Have you gotten to work on your New Year’s resolution yet? Most of you have been hitting the gym or the walking track already, but you might be running into a few problems early in your new routine. Don’t give up now! Just remember these five principles of starting a new exercise program.
Identify your inner reason. Most of us start exercising because we want to lose weight. But reaching an arbitrary number on a scale often isn’t enough incentive to keep going on difficult days. You should identify a deeper, more meaningful reason for your new choice to exercise. Yes, weight loss is central to your motivation, but why do you want to lose weight? Does it make you feel more confident? Does exercise boost your mood or make you feel emotionally stronger? Are you doing this for your health, so you can enjoy a longer life and more time with family? Keep those reasons in mind, rather than focusing on reaching a number.
Comparing yourself to others won’t help. Let go of comparisons to other people. There will always be someone who is stronger, thinner, or can run faster. You’re not doing this for them; you’re doing it for you. The only person with whom you should compete is yourself. As long as your own performance is getting better than it was last week or last month, then you’re winning.
Remember to have fun. If you look at exercise as yet another burden, that is how it will feel. Remember that this is something good you are doing for yourself. You’re giving yourself the gift of thirty minutes or an hour to focus on your own well being. Exercise should feel good! Choose activities you genuinely enjoy, or find ways to make them fun and rewarding.

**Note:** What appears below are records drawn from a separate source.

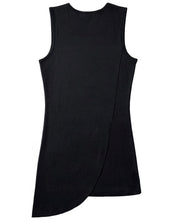 Load image into Gallery viewer, BLR Soft Draping Sleeveless Top Black

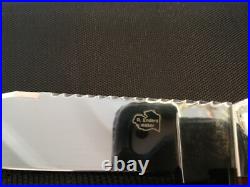Custom Robert Bob Enders Brown Lockback like Slipjoint Folder Folding Knife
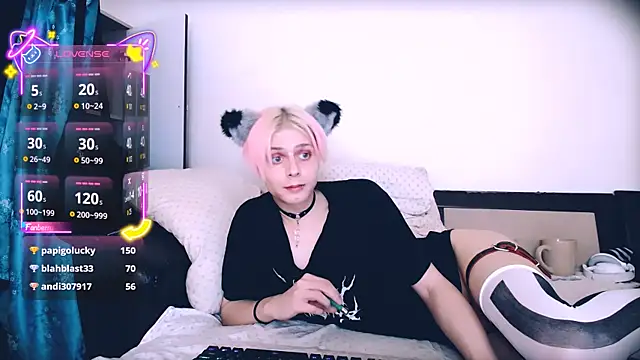 Živý XXX chat Littlepinkcat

It’s okay to hit a plateau. Occasionally you will notice that you’ve hit a “plateau”. This does not mean you aren’t making progress! Remember what the word “plateau” means; you’ve hit a high place. Enjoy the view from here, knowing how far you’ve come, and keep going! You will find a new way to challenge yourself soon.

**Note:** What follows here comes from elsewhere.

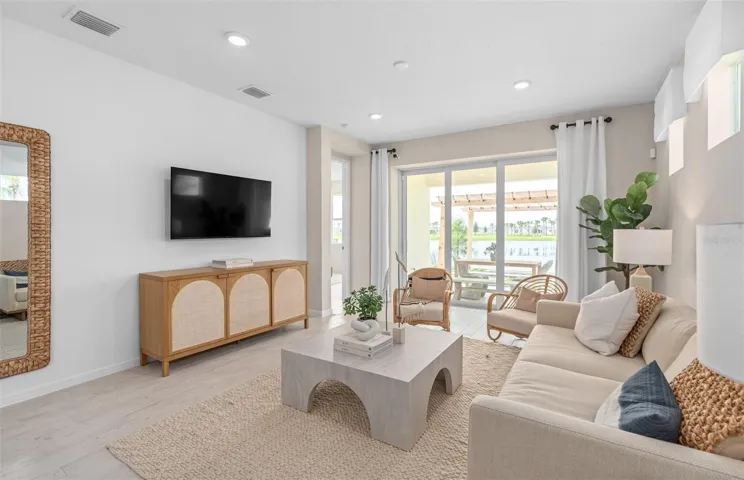 Model Home Design Only. Pictures and furnishings are for illustrative purposes only. Elevations, colors and options may vary. Furniture is for model home staging only.?
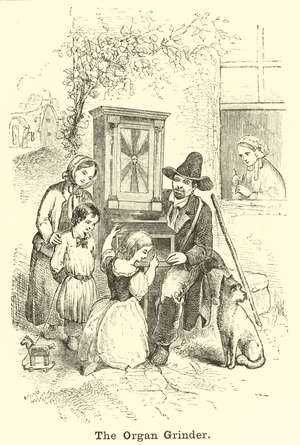The Organ Grinder (engraving)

Some days will be harder than others. There will be days that you just don’t want to exercise. On these days, switch up your routine and try something a bit different. Or, bargain with yourself. Promise that you only have to walk (or run) for ten minutes, and if you still don’t feel better you can quit. Once you get going, you will probably find that it isn’t as difficult as you expected. Just remember that challenging days exist for a reason: They test your mental fortitude and creativity. Find a way to get through it, and you will become mentally stronger and better able to handle challenges in the future.